→ Directions: Locate, in the data below, the line that contains "Deur aan kasteel royalty-vrije stock foto" and the line that contains "Santa Claus Burlap Door Hanger"; reproduce exactly those two lines and every line between them, nothing more.

→ Record extracts:

==*==

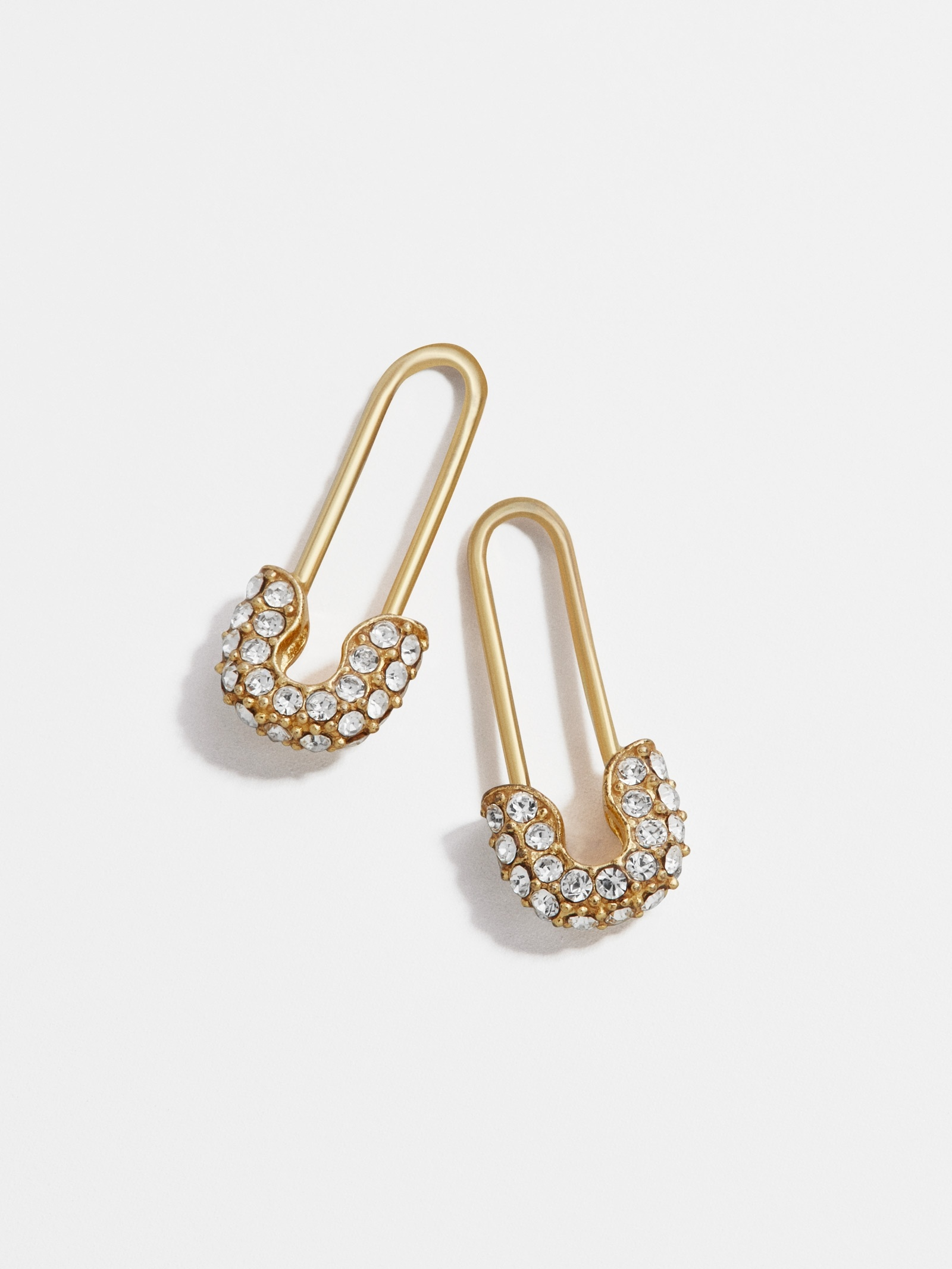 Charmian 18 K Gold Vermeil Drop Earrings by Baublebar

==*==

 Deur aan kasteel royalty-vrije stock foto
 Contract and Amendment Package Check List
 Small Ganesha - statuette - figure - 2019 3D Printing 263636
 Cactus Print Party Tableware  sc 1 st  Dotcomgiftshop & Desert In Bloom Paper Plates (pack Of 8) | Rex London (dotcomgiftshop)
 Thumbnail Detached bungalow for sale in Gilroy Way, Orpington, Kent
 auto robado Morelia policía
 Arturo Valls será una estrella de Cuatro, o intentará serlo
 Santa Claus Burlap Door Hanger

==*==

→ Result of the task:
 Deur aan kasteel royalty-vrije stock foto
 Contract and Amendment Package Check List
 Small Ganesha - statuette - figure - 2019 3D Printing 263636
 Cactus Print Party Tableware  sc 1 st  Dotcomgiftshop & Desert In Bloom Paper Plates (pack Of 8) | Rex London (dotcomgiftshop)
 Thumbnail Detached bungalow for sale in Gilroy Way, Orpington, Kent
 auto robado Morelia policía
 Arturo Valls será una estrella de Cuatro, o intentará serlo
 Santa Claus Burlap Door Hanger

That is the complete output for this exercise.